Please reproduce word for word the lines of the items below, from the line holding "By how much is" through the last line of the items, inclusive. Give only those lines.

[Items from a spatial reasoning dataset]

******

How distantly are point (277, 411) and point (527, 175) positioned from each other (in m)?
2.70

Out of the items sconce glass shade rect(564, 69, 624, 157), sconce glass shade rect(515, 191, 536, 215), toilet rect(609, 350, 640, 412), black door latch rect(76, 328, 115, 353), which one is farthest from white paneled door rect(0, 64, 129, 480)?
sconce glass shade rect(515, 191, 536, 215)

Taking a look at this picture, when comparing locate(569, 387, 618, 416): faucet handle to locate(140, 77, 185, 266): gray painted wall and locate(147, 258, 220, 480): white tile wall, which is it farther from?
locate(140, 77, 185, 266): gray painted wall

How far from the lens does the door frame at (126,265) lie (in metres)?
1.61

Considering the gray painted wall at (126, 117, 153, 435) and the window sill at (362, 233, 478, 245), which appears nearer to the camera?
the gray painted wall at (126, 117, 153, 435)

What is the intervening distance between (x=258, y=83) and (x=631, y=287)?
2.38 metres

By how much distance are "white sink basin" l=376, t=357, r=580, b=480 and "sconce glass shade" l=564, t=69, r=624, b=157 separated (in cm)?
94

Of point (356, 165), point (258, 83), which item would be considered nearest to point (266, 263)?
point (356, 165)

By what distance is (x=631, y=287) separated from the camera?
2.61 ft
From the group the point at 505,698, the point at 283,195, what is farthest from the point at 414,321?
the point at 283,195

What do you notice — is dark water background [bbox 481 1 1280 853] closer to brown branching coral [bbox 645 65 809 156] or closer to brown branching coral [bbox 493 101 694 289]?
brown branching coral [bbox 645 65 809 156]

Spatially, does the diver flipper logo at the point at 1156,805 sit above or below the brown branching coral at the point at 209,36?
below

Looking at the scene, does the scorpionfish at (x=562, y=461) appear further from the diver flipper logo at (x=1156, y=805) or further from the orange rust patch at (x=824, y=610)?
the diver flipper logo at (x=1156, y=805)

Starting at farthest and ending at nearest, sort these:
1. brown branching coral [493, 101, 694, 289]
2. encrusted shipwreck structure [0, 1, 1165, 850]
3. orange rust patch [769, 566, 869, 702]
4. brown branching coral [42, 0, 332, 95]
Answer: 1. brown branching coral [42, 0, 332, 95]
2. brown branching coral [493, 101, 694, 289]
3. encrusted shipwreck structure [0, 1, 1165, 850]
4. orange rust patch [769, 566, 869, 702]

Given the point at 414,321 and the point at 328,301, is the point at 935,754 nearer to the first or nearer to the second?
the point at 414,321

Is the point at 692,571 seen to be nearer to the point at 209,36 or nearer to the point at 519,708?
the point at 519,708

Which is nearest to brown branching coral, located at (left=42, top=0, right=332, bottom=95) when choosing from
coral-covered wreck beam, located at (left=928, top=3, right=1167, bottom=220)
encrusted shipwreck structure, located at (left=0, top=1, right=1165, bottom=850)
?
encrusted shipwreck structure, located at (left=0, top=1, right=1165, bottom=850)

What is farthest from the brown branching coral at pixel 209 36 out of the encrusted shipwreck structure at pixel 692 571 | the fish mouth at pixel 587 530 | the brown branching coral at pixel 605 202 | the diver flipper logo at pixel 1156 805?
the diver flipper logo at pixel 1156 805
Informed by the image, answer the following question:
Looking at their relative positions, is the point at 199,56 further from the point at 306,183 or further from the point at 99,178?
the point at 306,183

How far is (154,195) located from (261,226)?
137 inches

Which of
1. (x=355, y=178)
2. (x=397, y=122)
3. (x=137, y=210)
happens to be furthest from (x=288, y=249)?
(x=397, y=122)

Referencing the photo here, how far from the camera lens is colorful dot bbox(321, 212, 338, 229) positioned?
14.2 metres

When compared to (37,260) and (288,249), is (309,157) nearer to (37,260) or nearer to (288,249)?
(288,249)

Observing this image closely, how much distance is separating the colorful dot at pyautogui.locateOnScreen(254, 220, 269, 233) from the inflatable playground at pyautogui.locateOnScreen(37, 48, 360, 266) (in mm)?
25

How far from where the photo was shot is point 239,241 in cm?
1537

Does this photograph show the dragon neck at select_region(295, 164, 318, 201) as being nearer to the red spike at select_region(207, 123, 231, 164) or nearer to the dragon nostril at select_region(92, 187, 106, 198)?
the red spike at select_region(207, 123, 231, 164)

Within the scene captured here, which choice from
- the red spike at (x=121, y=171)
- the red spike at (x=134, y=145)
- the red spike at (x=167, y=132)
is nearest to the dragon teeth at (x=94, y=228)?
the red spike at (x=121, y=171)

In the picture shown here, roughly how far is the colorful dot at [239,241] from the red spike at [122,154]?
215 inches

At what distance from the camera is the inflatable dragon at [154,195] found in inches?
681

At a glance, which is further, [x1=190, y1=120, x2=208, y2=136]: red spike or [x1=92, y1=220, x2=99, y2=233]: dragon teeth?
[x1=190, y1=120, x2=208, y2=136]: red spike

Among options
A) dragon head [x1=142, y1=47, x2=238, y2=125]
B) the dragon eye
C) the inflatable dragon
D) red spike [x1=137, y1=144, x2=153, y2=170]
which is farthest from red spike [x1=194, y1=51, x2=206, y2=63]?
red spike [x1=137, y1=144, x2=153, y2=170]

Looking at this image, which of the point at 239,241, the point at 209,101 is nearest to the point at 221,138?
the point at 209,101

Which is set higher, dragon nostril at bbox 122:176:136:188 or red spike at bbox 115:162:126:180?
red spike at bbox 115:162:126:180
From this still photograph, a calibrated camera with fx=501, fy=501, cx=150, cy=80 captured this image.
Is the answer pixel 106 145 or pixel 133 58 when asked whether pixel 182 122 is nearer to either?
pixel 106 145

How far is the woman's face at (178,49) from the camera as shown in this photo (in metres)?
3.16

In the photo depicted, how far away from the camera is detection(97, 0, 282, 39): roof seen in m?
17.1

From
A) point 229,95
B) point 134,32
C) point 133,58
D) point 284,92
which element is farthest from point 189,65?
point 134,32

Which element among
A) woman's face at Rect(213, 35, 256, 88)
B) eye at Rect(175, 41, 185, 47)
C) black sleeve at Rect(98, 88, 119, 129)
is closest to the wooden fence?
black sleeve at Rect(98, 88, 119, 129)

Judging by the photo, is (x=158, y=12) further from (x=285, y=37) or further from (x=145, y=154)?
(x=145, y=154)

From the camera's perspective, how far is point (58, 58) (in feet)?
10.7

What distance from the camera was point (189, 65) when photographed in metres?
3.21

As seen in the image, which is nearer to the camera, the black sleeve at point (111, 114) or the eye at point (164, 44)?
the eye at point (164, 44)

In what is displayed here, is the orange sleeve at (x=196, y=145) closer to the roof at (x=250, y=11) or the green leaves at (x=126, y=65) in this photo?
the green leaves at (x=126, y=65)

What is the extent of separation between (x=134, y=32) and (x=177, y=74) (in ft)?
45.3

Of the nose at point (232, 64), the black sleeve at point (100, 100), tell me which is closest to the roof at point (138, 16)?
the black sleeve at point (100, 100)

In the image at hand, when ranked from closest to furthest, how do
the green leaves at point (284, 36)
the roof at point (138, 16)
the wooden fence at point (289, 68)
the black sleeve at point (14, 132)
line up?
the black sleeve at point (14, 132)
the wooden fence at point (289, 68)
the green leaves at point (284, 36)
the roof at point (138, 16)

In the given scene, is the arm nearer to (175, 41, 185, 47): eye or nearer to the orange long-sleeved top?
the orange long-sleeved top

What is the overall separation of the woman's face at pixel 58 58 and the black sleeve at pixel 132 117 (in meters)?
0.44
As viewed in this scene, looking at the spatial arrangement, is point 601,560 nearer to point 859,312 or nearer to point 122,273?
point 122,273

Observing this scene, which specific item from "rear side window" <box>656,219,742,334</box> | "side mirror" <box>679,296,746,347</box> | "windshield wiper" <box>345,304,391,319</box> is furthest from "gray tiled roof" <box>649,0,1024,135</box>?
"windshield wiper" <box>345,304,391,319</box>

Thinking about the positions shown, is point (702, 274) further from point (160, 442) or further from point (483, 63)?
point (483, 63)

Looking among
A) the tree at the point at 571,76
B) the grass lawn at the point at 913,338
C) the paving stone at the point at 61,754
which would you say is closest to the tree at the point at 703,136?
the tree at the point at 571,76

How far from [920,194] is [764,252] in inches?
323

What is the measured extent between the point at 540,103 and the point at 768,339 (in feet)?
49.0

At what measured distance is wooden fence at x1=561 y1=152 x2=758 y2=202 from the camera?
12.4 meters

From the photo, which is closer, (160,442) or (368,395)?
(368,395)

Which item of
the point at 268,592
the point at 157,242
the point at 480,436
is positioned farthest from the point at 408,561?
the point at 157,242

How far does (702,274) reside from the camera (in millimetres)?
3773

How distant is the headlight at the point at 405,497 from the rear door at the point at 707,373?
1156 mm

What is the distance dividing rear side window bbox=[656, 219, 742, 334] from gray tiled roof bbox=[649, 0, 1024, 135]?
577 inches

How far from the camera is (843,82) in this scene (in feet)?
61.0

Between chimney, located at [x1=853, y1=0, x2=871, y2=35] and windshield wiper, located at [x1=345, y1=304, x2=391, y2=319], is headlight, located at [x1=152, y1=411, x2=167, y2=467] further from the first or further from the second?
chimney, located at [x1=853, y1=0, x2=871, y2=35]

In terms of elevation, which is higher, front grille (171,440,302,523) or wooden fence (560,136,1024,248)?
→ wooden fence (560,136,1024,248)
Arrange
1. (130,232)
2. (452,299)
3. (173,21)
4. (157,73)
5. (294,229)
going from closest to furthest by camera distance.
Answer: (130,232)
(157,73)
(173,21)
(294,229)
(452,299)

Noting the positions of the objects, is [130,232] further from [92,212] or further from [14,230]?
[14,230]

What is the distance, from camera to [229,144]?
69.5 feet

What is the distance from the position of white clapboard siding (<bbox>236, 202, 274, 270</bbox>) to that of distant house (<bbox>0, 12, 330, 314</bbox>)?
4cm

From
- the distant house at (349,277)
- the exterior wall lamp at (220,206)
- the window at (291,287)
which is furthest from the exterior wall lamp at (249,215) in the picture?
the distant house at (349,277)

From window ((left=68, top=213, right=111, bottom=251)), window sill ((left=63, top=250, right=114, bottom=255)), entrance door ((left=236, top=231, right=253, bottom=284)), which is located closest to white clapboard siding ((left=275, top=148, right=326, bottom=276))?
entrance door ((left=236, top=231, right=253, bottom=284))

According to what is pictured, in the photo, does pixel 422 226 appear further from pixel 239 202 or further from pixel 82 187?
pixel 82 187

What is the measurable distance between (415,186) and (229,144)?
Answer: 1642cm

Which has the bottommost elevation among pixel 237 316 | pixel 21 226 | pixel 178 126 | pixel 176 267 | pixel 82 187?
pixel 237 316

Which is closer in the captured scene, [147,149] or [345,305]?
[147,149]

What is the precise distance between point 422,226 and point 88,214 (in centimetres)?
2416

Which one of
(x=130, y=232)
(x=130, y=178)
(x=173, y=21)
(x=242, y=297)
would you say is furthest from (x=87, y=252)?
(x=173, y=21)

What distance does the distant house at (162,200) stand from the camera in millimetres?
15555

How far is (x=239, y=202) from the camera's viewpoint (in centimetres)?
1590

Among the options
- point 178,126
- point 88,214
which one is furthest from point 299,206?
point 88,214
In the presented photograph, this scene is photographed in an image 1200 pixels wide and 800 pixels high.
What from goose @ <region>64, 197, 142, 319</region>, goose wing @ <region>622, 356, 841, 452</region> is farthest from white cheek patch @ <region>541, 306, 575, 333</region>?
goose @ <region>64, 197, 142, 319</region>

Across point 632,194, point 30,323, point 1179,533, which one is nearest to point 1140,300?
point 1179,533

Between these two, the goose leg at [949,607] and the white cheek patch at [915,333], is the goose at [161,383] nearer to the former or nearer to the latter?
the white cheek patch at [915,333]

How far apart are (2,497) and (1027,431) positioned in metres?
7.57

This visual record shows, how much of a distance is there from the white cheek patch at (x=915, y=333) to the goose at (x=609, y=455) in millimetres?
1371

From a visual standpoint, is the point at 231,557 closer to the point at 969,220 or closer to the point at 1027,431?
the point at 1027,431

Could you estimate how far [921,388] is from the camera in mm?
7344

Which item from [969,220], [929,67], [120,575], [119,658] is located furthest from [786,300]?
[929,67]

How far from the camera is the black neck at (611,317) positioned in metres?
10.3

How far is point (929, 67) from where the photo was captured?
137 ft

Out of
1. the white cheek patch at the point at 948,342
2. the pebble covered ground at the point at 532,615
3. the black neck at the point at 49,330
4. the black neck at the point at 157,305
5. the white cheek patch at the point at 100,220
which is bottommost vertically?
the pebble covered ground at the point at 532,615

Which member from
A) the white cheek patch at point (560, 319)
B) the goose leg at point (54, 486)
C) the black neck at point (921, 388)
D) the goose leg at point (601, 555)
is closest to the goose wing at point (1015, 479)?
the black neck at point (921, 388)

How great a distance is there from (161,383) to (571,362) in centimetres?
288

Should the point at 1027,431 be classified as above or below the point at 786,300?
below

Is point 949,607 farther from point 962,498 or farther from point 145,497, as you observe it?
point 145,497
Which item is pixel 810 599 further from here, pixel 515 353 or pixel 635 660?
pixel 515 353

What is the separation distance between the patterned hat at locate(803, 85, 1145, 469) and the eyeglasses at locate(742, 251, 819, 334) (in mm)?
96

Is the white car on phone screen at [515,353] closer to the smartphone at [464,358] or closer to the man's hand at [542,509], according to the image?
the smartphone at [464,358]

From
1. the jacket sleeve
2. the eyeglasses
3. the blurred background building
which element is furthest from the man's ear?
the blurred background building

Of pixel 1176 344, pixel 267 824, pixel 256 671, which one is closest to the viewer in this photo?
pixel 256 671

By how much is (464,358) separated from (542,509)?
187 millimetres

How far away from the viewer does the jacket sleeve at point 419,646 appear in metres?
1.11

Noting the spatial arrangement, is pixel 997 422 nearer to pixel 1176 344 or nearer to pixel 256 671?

******

[The answer]
By how much is (464,358) separated from (542,509)?
187 millimetres

How far away from the viewer does the jacket sleeve at point 419,646 appear in metres?
1.11

Noting the spatial arrangement, is pixel 997 422 nearer to pixel 1176 344 or nearer to pixel 256 671?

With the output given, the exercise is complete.